Consegna 1
Rispondi a queste domande sul testo relativo alla febbre del Nilo occidentale:
(a) In che anno e in quale Paese è stato identificato il virus?
(b) Quanti casi e quanti morti sono stati registrati in Italia nel 2023?
(c) Quale percentuale circa delle infezioni si accompagna a sintomi evidenti?
Consegna 2
In base al testo sulla febbre del Nilo occidentale, spiega perché il numero "reale" di infezioni supererà facilmente la stima di 15000-20000 casi.
Consegna 3
Prosegui il testo sulla febbre del Nilo occidentale dal punto in cui si interrompe.

Blocco di testo
====

La febbre del Nilo occidentale è una malattia causata da un virus neurotropico (cioè che tende a colpire il tessuto nervoso) identificato nel 1937 in Uganda, a ovest del corso iniziale del Nilo. È presente ormai stabilmente in Europa e occupa un posto di rilievo tra le emergenze infettive.
I casi a oggi riportati in Italia – spiega il professor Aldo Manzin – sono in linea con quanto successo negli anni precedenti (2022: 588 casi, 37 morti; 2023: 332 casi, 27 morti; 2024: 460 casi, 20 morti), anche se fino a inizio autunno è presumibile un incremento notevole, dovuto a una serie di fattori, primo fra tutti l’estensione del periodo di alte temperature associate a tassi di umidità elevati. E questo significa che il numero “reale” di casi di infezione supererà facilmente la stima di 15000-20000, dal momento che solo il 10% circa delle infezioni si accompagna a sintomi evidenti, mentre la stragrande maggioranza di esse decorre in assenza totale di segni e sintomi di malattia.

====

Estratto dati
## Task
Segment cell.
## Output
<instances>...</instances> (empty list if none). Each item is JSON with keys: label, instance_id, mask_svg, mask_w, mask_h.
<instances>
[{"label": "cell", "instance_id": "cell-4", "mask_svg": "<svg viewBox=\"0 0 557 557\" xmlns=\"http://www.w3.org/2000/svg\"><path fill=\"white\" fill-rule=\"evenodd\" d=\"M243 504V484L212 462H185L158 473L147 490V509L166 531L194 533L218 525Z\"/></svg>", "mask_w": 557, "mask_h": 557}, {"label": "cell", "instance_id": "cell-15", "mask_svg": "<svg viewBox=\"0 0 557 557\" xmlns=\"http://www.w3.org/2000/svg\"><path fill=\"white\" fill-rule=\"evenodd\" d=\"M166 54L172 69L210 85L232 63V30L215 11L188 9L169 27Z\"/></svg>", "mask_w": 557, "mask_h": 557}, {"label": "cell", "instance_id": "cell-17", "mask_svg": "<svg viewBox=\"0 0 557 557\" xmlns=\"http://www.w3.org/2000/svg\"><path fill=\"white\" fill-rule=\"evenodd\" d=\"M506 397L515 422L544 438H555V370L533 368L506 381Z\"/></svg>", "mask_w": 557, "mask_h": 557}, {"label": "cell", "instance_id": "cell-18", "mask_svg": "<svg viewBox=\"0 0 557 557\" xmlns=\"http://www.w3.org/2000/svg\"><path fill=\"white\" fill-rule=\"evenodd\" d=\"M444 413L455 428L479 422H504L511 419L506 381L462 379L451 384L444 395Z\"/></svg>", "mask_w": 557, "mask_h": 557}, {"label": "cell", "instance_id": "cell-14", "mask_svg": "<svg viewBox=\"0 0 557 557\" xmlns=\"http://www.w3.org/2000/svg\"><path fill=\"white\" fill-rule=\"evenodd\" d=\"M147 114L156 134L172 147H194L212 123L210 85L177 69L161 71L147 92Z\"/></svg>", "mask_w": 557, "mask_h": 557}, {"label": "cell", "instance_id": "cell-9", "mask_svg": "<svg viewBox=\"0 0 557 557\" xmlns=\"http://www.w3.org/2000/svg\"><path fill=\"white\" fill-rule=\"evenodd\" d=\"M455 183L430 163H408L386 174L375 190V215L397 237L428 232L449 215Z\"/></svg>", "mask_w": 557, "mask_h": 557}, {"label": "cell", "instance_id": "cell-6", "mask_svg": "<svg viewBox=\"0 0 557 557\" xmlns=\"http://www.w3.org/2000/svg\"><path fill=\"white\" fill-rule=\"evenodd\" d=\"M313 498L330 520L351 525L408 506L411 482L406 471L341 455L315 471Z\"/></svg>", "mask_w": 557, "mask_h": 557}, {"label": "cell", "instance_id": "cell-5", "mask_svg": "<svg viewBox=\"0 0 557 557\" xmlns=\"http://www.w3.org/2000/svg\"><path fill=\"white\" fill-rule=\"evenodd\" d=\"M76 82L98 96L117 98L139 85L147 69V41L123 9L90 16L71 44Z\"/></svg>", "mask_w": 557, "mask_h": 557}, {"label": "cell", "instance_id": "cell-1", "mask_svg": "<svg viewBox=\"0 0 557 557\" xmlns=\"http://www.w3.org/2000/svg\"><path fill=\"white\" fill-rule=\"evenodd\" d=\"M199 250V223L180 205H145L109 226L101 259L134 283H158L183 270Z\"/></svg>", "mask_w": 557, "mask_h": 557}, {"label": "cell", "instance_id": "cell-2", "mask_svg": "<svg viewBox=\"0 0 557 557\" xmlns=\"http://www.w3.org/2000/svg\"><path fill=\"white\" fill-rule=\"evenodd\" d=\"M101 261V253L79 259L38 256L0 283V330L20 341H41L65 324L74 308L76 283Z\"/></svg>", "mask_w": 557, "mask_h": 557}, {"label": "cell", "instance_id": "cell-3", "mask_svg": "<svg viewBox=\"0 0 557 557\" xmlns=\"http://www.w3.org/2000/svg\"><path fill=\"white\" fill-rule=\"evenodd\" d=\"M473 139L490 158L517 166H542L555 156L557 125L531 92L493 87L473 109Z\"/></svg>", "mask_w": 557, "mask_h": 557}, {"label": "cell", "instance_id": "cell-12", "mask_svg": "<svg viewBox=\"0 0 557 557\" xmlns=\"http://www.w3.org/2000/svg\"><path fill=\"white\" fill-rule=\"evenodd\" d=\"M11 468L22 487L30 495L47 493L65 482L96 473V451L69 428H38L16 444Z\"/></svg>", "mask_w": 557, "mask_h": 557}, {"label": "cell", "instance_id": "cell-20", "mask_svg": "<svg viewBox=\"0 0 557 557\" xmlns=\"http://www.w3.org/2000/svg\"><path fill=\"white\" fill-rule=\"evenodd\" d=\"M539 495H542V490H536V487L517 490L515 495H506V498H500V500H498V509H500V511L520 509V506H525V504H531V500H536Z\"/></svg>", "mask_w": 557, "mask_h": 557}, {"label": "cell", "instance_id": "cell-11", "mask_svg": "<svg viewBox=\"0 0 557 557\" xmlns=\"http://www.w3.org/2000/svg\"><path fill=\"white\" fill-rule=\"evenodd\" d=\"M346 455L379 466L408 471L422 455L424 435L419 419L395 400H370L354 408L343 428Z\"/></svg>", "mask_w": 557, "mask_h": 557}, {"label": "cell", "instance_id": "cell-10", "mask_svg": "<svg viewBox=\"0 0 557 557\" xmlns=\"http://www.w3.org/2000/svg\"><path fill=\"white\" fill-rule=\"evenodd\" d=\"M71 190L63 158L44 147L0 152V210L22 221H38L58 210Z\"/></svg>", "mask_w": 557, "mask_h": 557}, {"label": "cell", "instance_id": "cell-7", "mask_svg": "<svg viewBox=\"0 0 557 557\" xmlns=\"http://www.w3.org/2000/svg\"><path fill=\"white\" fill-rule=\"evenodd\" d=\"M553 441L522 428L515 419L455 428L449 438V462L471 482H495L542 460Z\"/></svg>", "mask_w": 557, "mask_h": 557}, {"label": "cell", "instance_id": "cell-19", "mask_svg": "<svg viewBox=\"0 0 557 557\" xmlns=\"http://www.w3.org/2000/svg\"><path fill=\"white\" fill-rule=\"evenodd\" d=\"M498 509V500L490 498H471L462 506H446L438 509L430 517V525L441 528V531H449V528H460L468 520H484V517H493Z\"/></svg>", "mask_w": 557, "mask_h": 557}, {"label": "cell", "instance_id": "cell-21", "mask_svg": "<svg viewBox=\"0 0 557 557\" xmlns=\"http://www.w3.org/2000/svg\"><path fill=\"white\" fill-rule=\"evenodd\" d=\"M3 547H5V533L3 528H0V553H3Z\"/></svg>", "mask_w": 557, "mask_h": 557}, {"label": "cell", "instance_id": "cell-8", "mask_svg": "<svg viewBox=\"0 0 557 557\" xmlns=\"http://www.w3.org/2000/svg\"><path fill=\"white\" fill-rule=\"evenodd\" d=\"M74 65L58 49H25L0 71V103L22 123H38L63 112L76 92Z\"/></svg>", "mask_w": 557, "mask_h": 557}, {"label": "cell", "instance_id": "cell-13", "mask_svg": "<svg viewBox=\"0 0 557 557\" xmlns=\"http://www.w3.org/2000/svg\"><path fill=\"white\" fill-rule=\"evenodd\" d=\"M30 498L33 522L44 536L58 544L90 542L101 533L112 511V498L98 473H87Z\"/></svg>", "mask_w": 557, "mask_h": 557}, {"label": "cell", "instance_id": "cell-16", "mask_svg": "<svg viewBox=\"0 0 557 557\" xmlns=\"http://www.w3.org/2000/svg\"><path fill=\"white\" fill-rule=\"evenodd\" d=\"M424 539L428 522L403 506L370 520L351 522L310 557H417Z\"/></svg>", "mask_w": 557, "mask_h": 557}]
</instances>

====

Risposta 1
(a) Nel 1937, in Uganda.
(b) 332 casi e 27 morti.
(c) Circa il 10%.

Risposta 2
Solo il 10% circa delle infezioni si accompagna a sintomi evidenti. La stragrande maggioranza decorre invece senza alcun segno o sintomo di malattia, quindi il numero reale di infezioni supera di molto i casi conteggiati.

Risposta 3
A livello mondiale, secondo i Centri per il controllo e la prevenzione delle malattie degli Stati Uniti – sottolinea l’igienista Sergio Pili – nel 2024 sono stati segnalati 1500 casi di malattia da virus del Nilo occidentale in 49 stati, nella stragrande maggioranza con fenomeni neuroinvasivi. Nel 2024, diversi paesi europei hanno segnalato casi umani di febbre da virus del Nilo occidentale e il rapporto più recente sui rischi di malattie trasmissibili, pubblicato dal Centro europeo per la prevenzione e il controllo delle malattie il 23 luglio 2025, ha certificato casi umani di infezione da WNV in tre paesi europei (Grecia, Italia e Romania). A giugno scorso, la Commissione paneuropea per il clima e la salute ha sottolineato i gravi rischi causati dai cambiamenti climatici, tra i quali la diffusione di zanzare e zecche (con aumento del rischio di dengue, malaria, febbre del Nilo occidentale ed encefalite da zecche) in Paesi che non avevano mai registrato in precedenza queste malattie.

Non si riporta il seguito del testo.